The women who followed Jesus came to his tomb after the crucifixion.  They were completely buried in grief.  They had absolutely no expectation of seeing Jesus alive  So, the appearance of the angel made them "terrified" (Lk. 24:5).  The Greek word is 'emphobon,' a derivative of the Greek word that is the root of the English Phobia.  

The word is used almost exclusively in the New Testament by Luke (who wrote the Gospel of Luke and the book of Acts).  The one place where use by another New Testament author is noted by the Walter Bauer Greek-English Lexicon (1979 revised edition) is Revelation 11:13.  There God exacts judgment (represented by an earthquake) so severe, thousands die and the capital city of the empire is thrust into panic-stricken fear.  It is the type of terror people felt during the terrorist attack of 9-11, 2001.  In Revelation 11, 'emphobon' connotes absolute horror.

Luke's uses of the term are in circumstances of the scale of a cataclysmic judgment.  His uses likely involved subtle moderation of the meaning.  He wasn't depicting something like the Red Sea splitting wide open or a great ocean liner like the Titanic going down.  Still, he chose a word that elicits the sense of great fear.  This is not so much reverent fear; it is terror and shock.

The women stumbled their way to the grave with immeasurable grief clouding their vision.  All was gray until the brilliant colors of heaven ripped through the fog with the appearance of the angels.  

The same word, 'emphobon' describes the fear that washed over the disciples later on.   But they weren't encountering angels.  They were talking in a group when suddenly, the risen Jesus was among them (24:36).  He said, "Peace be with you," but they were terrified.  His inviting love drew them past their fears and to him.  They returned to Jerusalem with great joy (24:52).  Their joy was such that no persecution from Greek, Roman, or other force could hurt them at all.  The resurrection was that scary and then it was that empowering.

 I worry that Christians have lost both the fear and the joy.  Resurrection happened so long ago and we find ourselves so comfortable in the world, that we sing heartily on Easter Sunday, but we don't live the reality we sang once Easter Monday arrives.  I sincerely believe each who would dare call himself or herself a Christ follower needs to seek him earnestly and persistently until He will be seen in fresh ways and heard in louder voices.

This diligent seeking of an encounter with the risen Christ must be accompanied by an uncomfortable honesty.  We have to be absolutely conscious and true about who we are - especially about our sins and how they corrupt the goodness of God's creation.  If we do that, the moment with God will come.  It will be as unexpected as the resurrection was for the women at the empty tomb.  When we are surprised as we will be, then we will be horrified by God's holiness shining next to our sinfulness.  We will be revealed and it won't be pretty.

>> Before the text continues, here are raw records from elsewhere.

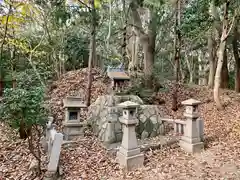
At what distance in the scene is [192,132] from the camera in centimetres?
538

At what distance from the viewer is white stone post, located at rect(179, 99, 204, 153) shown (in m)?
5.33

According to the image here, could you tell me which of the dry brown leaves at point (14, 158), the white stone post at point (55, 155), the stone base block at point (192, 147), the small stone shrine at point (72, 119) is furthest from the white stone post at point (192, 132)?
the dry brown leaves at point (14, 158)

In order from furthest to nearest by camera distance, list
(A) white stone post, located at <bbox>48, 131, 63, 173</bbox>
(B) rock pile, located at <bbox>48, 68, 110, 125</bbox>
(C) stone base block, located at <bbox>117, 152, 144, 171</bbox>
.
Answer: (B) rock pile, located at <bbox>48, 68, 110, 125</bbox> → (C) stone base block, located at <bbox>117, 152, 144, 171</bbox> → (A) white stone post, located at <bbox>48, 131, 63, 173</bbox>

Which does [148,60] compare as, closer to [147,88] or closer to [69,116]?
[147,88]

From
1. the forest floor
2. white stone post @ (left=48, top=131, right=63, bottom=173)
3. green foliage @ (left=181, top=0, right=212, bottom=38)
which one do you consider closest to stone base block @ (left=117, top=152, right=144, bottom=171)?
the forest floor

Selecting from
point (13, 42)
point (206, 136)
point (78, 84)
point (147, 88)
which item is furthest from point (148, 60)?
point (13, 42)

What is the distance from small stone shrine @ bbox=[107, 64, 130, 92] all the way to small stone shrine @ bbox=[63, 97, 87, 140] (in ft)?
4.13

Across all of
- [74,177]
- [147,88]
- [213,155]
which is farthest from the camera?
[147,88]

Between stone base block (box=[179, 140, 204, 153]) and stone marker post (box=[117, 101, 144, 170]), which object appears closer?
stone marker post (box=[117, 101, 144, 170])

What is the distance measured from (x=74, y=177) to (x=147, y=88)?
582 cm

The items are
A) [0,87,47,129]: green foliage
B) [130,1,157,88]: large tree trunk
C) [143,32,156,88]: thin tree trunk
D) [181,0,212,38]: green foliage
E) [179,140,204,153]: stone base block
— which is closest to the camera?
[0,87,47,129]: green foliage

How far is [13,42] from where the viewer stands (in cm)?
957

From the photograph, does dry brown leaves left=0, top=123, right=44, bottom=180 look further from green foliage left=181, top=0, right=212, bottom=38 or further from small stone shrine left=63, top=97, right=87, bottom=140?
green foliage left=181, top=0, right=212, bottom=38

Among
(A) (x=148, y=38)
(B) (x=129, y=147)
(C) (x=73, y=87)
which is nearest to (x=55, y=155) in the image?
(B) (x=129, y=147)
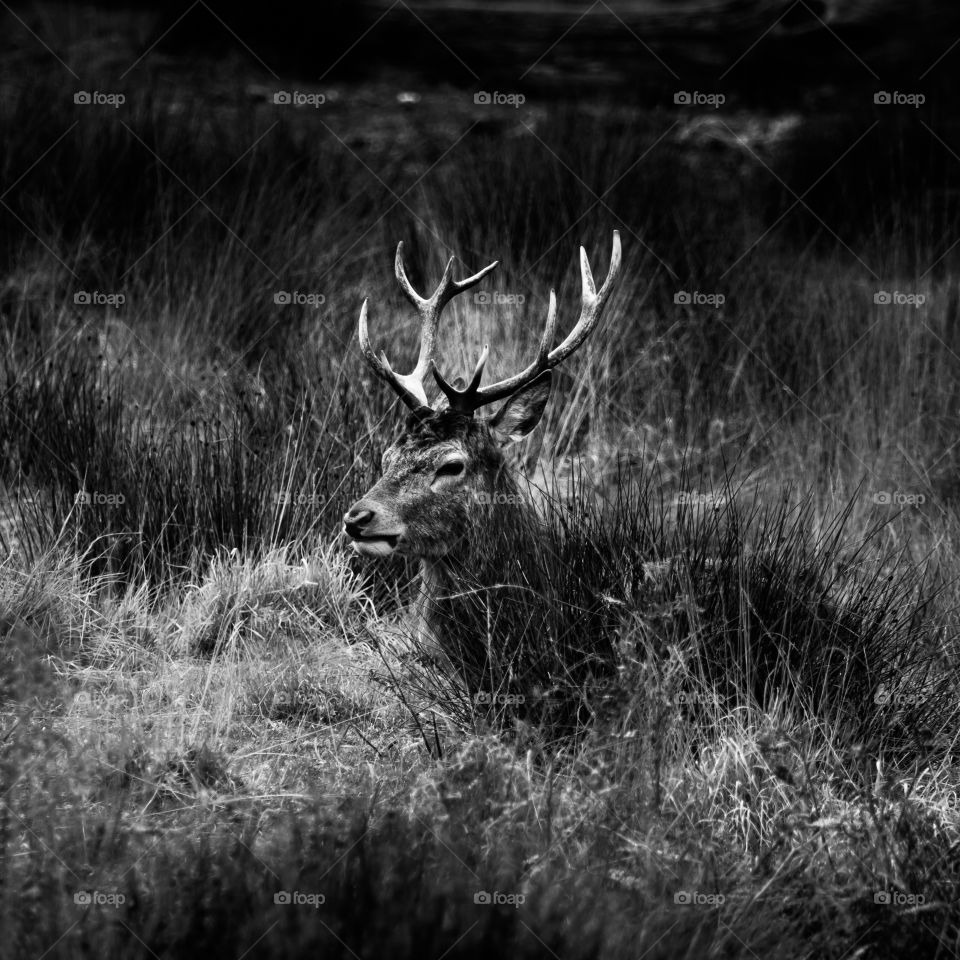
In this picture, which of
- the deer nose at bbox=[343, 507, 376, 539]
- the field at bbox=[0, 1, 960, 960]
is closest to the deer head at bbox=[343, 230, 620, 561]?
the deer nose at bbox=[343, 507, 376, 539]

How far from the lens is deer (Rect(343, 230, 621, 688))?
4.50 meters

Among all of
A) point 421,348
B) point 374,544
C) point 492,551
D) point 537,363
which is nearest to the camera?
point 492,551

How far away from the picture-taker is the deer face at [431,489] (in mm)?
4535

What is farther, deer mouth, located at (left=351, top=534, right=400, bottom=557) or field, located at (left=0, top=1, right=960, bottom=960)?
deer mouth, located at (left=351, top=534, right=400, bottom=557)

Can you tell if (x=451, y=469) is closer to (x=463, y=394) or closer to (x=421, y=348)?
(x=463, y=394)

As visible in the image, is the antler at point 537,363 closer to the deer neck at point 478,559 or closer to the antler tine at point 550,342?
the antler tine at point 550,342

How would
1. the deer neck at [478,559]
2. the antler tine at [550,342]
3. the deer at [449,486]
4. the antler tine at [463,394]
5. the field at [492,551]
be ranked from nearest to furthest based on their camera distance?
the field at [492,551] < the deer neck at [478,559] < the deer at [449,486] < the antler tine at [463,394] < the antler tine at [550,342]

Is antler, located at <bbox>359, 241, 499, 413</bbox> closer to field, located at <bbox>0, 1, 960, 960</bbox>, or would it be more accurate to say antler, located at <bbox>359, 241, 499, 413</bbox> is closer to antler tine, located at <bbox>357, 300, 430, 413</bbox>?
antler tine, located at <bbox>357, 300, 430, 413</bbox>

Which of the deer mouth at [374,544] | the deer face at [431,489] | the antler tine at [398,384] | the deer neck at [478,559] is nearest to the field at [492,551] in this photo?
the deer neck at [478,559]

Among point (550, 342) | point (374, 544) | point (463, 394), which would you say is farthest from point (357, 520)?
point (550, 342)

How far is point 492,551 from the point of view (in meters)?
4.41

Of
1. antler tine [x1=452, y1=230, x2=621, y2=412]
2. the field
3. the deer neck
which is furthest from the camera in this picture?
antler tine [x1=452, y1=230, x2=621, y2=412]

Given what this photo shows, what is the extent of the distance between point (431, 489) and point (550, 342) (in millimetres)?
704

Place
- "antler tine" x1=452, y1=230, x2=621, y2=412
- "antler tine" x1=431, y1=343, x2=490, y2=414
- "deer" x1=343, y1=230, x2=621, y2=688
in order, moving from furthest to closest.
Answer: "antler tine" x1=452, y1=230, x2=621, y2=412 < "antler tine" x1=431, y1=343, x2=490, y2=414 < "deer" x1=343, y1=230, x2=621, y2=688
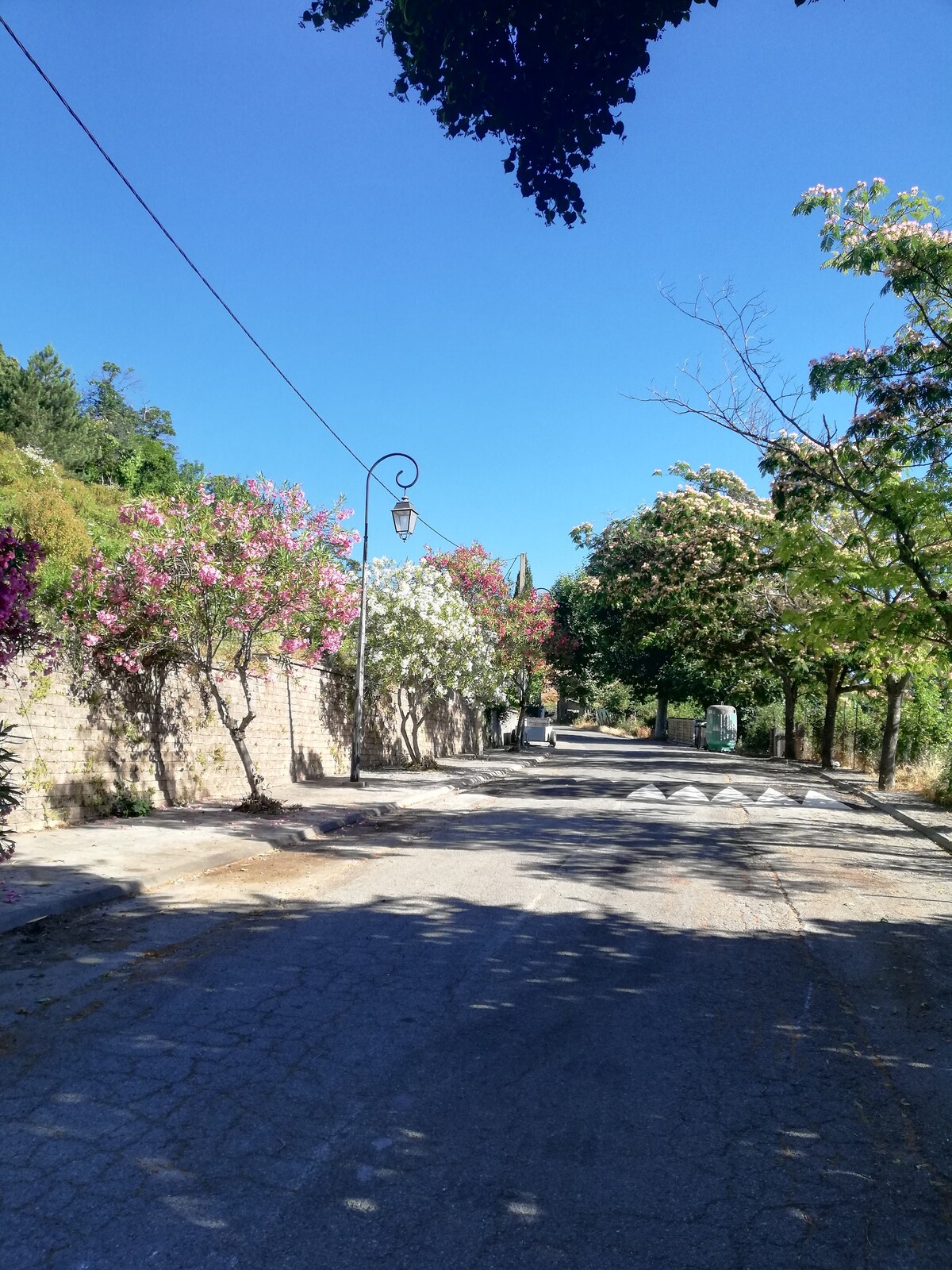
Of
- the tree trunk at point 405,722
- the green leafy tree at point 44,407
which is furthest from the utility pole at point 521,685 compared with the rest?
the green leafy tree at point 44,407

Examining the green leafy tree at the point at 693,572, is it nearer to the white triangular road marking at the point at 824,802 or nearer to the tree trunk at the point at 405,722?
the white triangular road marking at the point at 824,802

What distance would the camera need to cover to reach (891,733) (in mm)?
21203

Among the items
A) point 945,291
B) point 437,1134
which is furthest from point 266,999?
point 945,291

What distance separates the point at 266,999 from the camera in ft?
15.8

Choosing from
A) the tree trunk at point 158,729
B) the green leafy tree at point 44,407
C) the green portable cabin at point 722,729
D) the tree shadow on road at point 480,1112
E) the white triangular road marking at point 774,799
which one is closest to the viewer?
the tree shadow on road at point 480,1112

We need that moment of fear.  Only when we are that aware of who we are can we then receive Jesus' gracious invitation to enter into His peace.  Moving from fear to peace, we will be filled with the resurrection power that changed the first disciples from hiding cowards into bold apostles.  When we enter that resurrection peace of Jesus, nothing in the world around us will appeal to us in any way.  

The first Christ followers were threatened with arrest, floggings, excommunication, and execution.  American Christ followers in the 21st century are lulled by materialism and deceived by patriotism.  When we are filled with the resurrection, the truth and reality of it, we will see the materialism around us for what it is: an illusion of happiness.  We will love our country but also understand what it is: a temporary thing destined to pass away.  We will know that which never dies, Jesus and all who are in Him.  

To fully "get Easter" and to live as Easter people, we need that moment of fear that then leads into the peace Jesus gives.  We all need it and when we have it, we live differently, never to go back to who we were.